China proposed the bank last October as a way to finance roads, bridges, ports and other needed infrastructure projects in Asia. The time limit for joining as a founding member was March 31.
In only a few months, the number of countries seeking membership nearly doubled. They came from Africa, Europe, South America, Asia and the Pacific. Some European powers added themselves to the list. They include Britain, Germany, France and Italy. Other important economies include South Korea, Australia and Russia.
Taiwan also sought to become a founding member. But it is not clear how China will react. Taiwan and China do not have diplomatic ties. But, relations have improved since the election of President Ma Ying-jeou in 2008. The two sides also are working on details of a trade agreement. However, popular opposition in Taiwan to mainland China's increased influence on the island remains very strong.

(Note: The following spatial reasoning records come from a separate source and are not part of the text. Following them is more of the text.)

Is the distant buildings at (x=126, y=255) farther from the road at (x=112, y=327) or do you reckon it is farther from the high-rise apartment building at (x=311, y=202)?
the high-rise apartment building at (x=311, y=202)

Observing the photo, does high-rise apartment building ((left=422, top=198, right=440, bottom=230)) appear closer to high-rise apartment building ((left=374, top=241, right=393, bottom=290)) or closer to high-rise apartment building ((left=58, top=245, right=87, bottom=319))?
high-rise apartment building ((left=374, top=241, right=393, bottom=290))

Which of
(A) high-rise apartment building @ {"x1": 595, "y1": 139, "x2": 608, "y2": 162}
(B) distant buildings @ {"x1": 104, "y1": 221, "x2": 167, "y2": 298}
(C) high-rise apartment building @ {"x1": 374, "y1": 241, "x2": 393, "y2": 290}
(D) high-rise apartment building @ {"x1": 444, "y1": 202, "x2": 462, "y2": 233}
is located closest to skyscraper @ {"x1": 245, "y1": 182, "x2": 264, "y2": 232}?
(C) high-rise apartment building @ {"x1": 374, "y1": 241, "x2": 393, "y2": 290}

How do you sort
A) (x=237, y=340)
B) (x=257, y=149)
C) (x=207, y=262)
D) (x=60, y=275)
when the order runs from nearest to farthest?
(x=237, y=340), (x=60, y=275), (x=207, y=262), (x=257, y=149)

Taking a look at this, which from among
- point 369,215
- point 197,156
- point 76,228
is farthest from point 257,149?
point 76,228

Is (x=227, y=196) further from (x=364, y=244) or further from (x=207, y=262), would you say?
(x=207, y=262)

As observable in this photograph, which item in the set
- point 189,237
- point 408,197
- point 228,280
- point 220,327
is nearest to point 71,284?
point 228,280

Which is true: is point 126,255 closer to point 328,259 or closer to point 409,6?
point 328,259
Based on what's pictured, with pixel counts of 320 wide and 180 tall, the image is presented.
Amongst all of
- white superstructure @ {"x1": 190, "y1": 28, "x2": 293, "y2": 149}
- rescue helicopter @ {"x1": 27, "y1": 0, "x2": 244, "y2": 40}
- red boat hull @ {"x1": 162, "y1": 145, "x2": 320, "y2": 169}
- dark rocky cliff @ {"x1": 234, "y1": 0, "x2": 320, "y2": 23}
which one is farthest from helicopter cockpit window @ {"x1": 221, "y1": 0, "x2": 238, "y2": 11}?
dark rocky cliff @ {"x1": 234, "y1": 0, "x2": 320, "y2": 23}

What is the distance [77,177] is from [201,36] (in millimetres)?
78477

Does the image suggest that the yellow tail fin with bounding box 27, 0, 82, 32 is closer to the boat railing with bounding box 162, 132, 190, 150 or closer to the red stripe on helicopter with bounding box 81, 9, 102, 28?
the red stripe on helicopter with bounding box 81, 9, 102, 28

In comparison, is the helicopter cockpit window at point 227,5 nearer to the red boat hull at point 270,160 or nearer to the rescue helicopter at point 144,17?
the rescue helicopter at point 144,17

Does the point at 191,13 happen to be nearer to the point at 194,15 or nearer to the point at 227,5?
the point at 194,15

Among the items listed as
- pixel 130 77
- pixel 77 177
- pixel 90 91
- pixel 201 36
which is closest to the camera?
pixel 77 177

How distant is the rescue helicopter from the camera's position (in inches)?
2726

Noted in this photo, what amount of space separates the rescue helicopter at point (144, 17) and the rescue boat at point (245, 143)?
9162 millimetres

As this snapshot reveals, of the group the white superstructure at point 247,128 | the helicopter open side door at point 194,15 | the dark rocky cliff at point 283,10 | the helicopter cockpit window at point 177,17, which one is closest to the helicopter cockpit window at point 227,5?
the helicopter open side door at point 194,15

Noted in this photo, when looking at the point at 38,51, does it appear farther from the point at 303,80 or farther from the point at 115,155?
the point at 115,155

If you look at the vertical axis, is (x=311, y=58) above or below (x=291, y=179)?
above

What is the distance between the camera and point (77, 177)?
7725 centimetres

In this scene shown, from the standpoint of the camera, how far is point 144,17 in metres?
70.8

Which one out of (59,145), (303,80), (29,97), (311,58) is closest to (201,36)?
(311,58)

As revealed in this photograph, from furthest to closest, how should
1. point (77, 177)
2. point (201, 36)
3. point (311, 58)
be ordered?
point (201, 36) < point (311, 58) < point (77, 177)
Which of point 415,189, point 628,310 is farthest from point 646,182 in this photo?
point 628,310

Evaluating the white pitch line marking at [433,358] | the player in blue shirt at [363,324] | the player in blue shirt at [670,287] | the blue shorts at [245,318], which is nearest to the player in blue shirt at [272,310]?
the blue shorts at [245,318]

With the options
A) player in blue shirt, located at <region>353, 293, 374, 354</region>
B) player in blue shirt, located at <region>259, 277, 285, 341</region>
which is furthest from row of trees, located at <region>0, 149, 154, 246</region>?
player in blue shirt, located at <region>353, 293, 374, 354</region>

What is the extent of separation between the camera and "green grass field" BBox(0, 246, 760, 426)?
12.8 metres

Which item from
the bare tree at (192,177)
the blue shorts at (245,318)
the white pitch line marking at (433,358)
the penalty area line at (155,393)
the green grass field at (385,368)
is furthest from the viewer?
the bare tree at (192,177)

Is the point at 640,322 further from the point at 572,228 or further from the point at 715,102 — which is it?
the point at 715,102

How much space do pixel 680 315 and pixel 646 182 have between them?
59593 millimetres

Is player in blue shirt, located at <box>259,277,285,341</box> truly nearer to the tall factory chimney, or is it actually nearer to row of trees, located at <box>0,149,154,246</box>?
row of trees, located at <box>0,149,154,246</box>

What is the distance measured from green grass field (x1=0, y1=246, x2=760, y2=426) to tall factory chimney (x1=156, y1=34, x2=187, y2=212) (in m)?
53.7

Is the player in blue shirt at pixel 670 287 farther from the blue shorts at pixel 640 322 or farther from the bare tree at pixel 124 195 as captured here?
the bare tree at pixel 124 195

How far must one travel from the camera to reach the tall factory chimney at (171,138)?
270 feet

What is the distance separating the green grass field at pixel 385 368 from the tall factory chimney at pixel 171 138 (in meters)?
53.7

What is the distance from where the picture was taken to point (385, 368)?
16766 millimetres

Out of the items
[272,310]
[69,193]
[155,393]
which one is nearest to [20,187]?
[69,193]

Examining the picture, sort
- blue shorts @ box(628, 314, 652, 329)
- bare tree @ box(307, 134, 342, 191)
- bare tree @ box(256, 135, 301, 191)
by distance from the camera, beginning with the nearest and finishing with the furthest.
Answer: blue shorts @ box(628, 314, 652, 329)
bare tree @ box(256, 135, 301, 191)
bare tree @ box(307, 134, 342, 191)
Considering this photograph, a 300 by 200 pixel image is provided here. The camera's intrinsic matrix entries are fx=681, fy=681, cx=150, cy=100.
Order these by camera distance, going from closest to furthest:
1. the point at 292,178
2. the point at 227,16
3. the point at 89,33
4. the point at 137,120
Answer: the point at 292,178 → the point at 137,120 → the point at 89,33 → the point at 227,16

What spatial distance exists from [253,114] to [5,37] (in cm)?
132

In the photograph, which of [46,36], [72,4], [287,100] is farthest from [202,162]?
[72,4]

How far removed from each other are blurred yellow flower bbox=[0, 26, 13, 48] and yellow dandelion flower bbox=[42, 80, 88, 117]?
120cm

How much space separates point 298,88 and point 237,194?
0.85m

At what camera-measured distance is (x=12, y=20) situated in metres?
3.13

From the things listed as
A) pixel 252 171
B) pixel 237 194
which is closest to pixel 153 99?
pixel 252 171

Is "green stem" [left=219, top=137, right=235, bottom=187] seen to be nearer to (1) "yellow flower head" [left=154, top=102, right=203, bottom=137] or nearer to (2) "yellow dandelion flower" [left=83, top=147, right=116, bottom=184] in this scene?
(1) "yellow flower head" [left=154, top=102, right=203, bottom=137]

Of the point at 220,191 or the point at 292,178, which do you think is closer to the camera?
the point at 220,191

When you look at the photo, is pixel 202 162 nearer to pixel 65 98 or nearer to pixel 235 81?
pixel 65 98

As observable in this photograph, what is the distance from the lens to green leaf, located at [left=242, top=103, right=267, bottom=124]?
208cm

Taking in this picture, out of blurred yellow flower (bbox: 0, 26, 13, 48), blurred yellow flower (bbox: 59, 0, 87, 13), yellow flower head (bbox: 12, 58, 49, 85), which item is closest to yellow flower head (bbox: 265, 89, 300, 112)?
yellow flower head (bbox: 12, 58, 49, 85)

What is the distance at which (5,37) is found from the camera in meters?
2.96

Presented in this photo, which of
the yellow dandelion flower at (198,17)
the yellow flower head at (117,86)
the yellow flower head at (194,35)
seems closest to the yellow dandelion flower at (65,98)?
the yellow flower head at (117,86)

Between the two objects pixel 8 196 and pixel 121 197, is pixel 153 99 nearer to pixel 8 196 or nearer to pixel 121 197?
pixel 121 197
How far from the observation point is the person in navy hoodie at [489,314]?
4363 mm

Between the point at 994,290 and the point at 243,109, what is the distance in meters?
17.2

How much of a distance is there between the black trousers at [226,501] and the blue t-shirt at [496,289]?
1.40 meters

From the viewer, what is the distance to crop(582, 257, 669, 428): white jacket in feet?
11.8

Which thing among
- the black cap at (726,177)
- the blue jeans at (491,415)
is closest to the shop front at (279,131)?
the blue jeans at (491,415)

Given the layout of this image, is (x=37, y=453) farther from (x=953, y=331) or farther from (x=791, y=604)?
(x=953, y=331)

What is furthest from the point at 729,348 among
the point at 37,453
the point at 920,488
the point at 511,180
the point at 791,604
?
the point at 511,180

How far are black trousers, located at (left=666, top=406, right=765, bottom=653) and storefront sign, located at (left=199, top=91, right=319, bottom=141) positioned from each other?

The U.S. and Japan have said they are concerned about the governance of the Asian Infrastructure Investment Bank, or AIIB. The United States has urged countries to consider details about the bank's governance and standards -- its social and environmental policy -- before joining. Critics say the AIIB threatens the work of existing development banks such as the World Bank, the International Monetary Fund and the Asian Development Bank.
Yet, the Asian Development Bank itself noted in a recent report that the need for infrastructure projects in Asia is great. The institution, led by the U.S. and Japan, estimated last May that the Asia Pacific area needed $800 billion each year in infrastructure development.
Experts are watching to see how China will take its leadership role in the new bank. The AIIB is expected to start with $100 billion in capital, mostly from China. Some experts point to the high interest in membership. Shi Yinhong is a political scientist at Renmin University in Beijing. He says China's leading part in the bank comes with benefits and costs.
In other words, while China has gained from the effort to develop the AIIB, it will also have to satisfy other bank members and multi-national institutions. Officials at the World Bank, International Monetary Fund and Asian Development Bank say they are looking for ways to cooperate with the AIIB.
And that's the Economics Report from VOA Learning English. I'm Mario Ritter.